REST is based on standard HTTP verbs like get, put, delete etc. They provide great flexibility by integrating with existing technology stacks as well as compatibility with modern day mobile devices. JSON has replaced XML as preferred data exchange mechanism. Enhancements in HTML 2 standards also will make it possible for us deliver more streaming content to end users.
Web developments have completely moved away from having static web pages in the ‘80’s and ‘90’s to fully immersive mobile-first applications in the last 5-10 years. Such has been the advent of mobile computing that some businesses have shut down their traditional website and moved completely to the mobile-only version.
Earlier in the century, web developers had the challenge of making their websites work with a set of browsers like Internet Explorer, Google Chrome, Safari or Firefox. Nowadays, mobile usage has increased resulting in more users accessing content from their mobile devices and tablets and the web development challenge shifted from browser compatibility to display port responsiveness. Users expect to have a similar experience between native applications on their handheld devices and a laptop or a desktop PC.
Microservices and APIs
Traditionally, applications were built using the same set of technologies like. Net and Java for all the layers like the front end, middle tier or business logic and backend services. Nowadays, the polyglot architecture enables developers to use the best tool, framework, language, technology to use for different use-cases.

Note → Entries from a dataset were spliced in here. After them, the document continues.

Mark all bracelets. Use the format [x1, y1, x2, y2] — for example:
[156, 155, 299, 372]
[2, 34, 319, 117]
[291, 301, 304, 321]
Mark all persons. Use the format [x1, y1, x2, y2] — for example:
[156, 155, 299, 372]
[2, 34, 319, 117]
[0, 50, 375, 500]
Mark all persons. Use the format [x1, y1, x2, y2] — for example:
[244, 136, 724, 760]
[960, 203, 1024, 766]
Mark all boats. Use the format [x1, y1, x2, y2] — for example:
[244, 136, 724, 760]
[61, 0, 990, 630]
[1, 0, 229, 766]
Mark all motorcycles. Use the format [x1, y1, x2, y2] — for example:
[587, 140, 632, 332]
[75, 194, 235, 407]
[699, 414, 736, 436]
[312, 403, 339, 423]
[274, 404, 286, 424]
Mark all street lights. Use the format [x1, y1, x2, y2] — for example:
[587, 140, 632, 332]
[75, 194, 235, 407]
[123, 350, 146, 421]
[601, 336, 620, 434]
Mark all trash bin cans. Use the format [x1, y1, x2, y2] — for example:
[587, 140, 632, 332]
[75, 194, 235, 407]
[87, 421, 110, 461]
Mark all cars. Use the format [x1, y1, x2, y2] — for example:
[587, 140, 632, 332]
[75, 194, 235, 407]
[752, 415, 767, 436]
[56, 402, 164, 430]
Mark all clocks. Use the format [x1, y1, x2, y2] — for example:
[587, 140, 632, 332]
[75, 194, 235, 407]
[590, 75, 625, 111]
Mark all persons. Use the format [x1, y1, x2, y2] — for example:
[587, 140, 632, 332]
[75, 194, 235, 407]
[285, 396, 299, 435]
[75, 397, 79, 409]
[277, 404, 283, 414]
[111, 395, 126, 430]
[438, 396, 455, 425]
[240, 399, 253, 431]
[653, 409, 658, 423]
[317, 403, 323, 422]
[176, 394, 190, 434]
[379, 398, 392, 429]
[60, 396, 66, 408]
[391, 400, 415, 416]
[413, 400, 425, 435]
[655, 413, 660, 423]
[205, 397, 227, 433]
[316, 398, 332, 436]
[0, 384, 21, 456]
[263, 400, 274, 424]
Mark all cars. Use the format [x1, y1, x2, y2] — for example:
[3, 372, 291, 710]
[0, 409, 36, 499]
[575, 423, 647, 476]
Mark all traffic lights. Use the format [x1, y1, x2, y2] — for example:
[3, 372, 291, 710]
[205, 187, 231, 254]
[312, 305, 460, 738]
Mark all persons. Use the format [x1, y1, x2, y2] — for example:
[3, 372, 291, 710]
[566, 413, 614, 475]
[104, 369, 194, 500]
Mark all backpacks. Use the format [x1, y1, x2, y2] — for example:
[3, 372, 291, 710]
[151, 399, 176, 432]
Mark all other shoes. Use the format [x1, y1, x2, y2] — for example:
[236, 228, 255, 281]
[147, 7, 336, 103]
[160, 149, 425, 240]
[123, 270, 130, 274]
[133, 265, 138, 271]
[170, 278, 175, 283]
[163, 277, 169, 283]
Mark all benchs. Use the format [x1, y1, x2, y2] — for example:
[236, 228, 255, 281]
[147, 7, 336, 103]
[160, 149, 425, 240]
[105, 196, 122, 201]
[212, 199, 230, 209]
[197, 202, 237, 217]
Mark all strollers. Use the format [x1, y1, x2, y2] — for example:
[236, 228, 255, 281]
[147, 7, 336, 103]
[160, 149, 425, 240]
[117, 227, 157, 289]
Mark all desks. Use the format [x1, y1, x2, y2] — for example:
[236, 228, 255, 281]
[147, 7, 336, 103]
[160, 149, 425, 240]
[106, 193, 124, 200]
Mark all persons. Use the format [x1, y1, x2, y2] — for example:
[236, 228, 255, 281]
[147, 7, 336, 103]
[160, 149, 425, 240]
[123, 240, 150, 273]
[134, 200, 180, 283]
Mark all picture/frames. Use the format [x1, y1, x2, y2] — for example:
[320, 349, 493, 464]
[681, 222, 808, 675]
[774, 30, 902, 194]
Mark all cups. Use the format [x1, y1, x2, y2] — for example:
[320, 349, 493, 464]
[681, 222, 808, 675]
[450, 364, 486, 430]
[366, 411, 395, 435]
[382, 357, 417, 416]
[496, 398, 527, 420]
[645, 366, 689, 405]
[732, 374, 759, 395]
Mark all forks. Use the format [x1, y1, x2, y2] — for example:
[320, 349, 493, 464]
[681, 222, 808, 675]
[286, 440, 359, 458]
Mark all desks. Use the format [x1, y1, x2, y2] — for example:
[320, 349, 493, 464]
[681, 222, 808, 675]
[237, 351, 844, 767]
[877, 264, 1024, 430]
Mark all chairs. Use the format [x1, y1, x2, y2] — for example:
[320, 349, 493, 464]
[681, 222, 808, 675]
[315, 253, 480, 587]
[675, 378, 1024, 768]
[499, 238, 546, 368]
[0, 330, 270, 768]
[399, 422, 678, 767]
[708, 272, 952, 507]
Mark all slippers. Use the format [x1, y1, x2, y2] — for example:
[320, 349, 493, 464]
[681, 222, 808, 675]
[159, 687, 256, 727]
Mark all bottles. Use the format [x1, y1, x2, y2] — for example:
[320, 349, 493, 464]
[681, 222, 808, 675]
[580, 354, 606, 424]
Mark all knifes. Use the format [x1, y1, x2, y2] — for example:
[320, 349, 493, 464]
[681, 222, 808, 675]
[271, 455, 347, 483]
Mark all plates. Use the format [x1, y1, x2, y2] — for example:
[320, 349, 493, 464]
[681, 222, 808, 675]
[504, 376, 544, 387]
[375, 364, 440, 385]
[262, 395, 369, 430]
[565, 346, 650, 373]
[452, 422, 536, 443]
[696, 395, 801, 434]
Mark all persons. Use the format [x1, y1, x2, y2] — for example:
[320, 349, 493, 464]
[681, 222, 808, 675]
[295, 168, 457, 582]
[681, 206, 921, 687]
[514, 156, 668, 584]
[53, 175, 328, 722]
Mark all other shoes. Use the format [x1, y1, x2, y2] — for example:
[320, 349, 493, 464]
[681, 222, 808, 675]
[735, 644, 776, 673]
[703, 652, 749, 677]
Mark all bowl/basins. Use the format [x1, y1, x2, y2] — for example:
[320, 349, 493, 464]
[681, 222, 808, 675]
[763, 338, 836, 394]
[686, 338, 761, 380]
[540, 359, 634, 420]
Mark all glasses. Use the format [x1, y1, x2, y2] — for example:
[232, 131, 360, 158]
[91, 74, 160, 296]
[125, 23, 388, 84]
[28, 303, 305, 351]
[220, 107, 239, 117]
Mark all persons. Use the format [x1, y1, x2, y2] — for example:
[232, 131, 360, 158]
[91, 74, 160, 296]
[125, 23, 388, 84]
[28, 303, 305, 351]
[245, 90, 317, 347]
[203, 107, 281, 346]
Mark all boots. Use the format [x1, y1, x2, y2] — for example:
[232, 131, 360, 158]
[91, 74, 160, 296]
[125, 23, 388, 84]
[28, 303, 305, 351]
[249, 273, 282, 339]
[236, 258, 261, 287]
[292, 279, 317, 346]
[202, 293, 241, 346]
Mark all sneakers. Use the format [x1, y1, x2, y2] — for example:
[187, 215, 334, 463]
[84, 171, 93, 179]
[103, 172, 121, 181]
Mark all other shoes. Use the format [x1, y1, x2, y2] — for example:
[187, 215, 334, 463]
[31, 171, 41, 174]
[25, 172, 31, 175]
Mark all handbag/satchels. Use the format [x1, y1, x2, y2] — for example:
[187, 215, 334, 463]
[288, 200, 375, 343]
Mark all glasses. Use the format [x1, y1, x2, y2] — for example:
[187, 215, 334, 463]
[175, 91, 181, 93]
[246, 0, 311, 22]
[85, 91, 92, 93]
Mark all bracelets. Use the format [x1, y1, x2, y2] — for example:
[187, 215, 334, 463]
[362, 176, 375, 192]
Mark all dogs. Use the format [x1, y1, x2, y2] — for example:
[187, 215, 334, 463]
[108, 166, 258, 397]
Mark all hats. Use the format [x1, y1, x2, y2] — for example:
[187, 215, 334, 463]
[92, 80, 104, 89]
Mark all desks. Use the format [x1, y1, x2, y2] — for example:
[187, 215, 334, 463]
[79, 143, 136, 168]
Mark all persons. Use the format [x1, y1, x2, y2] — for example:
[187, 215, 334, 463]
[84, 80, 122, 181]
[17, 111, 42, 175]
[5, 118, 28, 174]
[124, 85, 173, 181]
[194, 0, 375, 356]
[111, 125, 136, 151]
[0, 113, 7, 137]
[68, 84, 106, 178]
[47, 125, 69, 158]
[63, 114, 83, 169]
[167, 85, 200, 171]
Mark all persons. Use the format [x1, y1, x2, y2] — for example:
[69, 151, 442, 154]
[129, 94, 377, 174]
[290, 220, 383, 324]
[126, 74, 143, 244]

Polyglot engineering has led to the rise of Microservices architecture. Microservices help to encapsulate the functionality into smaller composable units which can scale to great extent. This helps in agility and deploying changes to end users at a rapid pace.
Microservice architecture enabled web development teams to release features in small chunks. Users don’t need to wait for months to get new features. Based on the maturity of the organization, multiple releases can be done in quick time.
On the architecture side, we’ve also seen a rise in the number of business functionalities exposed as Application Programming Interface (API). Tooling (Swagger, Postman, and Fiddler), Techniques (HATEOAS, GraphQL, Gateway Aggregation) and frameworks dedicated to building APIs had seen a boom recently.
Web development and design are still rapidly evolving. It has seen huge improvements in the last two decades. The future looks quite promising. Internet as a whole has been transforming since its inception and so does the web technologies.
Advances in mobile technologies have also attributed to the way people interact with the web. Streaming multimedia content to mobile users is a perfect example of this. In the coming years, we can expect the last remaining big giant personal desktops to be replaced with modern day portable devices.
These would change the way end-users interact with the web. Touch or gestures are already part of many of our lives. Augmented reality in the form of voice commands is also becoming commonplace with the rise of digital assistants and chatbots. We can expect these to have a huge impact in the future. Maybe we can call that Web 3.0.